Re: Making a tree with "millions and millions" of dynamic nodes

From: "Mikito Harakiri" <mikharakiri(at)iahu(dot)com>
To: pgsql-general(at)postgresql(dot)org
Subject: Re: Making a tree with "millions and millions" of dynamic nodes
Date: 2003-12-03 02:51:07
Message-ID: 3kczb.23$2A3.117@news.oracle.com
Views: Raw Message | Whole Thread | Download mbox | Resend email
Thread:
Lists: pgsql-general


"Christian Fowler" <google(at)NOSPAM(dot)gravesweeper(dot)com> wrote in message
news:6b-dnQJnDI6YvlCiXTWc-g(at)speakeasy(dot)net(dot)(dot)(dot)
> For selection, it is crucial for me to get:
>
> 1. path generation speed

Path to the root? It is coded explicitly in the materialized path. All you
need to do is parsing the path and generating a list of prefixes that you
use within your query like this:

select * from hierarchy where path in ('1','1.2','1.2.1', '1.2.1.1')

If you have an index, and your rdbms optimiser is smart enough, the query
should execute fast.

> 2. immediate sibling speed

Here is the kludge:

select * from hierarchy where path in ('1.2.1.1','1.2.1.2','1.2.1.3',
'1.2.1.4','1.2.1.5')

Again, I assume that your query would use an index here.

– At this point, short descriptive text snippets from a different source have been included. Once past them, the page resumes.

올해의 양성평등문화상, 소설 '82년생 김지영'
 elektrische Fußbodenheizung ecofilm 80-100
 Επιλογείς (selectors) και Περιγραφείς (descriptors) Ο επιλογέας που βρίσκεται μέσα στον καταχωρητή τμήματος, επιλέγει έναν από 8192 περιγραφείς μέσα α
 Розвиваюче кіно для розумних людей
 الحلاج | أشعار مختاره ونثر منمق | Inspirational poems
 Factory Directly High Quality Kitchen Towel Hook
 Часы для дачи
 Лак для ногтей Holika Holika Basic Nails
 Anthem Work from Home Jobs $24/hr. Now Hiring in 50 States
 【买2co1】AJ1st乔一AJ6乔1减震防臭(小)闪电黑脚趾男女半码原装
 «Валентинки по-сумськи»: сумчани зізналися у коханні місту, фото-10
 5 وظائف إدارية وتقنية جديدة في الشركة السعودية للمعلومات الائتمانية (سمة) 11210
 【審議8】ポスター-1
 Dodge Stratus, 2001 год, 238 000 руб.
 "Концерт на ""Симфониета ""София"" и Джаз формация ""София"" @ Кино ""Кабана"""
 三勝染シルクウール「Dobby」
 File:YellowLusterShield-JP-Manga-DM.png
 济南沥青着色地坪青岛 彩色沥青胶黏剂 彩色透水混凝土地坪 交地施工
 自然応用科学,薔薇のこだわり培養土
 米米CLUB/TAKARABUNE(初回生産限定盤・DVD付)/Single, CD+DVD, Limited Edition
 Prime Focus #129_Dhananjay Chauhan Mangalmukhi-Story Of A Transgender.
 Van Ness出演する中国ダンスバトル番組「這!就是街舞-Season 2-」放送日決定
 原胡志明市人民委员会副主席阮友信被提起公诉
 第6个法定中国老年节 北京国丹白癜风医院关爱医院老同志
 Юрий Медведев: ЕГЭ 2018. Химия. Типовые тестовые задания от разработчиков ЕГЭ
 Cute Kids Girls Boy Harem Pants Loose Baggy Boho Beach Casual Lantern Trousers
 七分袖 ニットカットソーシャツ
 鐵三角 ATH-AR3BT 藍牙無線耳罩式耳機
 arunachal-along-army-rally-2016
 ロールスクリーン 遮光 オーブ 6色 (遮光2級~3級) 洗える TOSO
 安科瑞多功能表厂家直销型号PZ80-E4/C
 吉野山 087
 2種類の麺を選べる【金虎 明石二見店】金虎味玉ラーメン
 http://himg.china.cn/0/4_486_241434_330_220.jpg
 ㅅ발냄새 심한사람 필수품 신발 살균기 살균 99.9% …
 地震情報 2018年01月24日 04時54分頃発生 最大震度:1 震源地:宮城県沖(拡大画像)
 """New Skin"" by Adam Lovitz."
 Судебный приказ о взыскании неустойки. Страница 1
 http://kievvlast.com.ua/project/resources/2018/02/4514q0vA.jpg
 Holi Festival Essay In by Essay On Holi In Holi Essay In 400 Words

If you get exactly 5 records, then you can't be sure that your node has that
many children. You have to repeat query like this:
select * from hierarchy where path in (
'1.2.1.1','1.2.1.2','1.2.1.3', '1.2.1.4','1.2.1.5'
,'1.2.1.6','1.2.1.7','1.2.1.8', '1.2.1.9','1.2.1.10')
,'1.2.1.11','1.2.1.12','1.2.1.13', '1.2.1.4','1.2.1.15')
,'1.2.1.16','1.2.1.17','1.2.1.18', '1.2.1.19','1.2.1.20')
,'1.2.1.21','1.2.1.22','1.2.1.23', '1.2.1.4','1.2.1.25')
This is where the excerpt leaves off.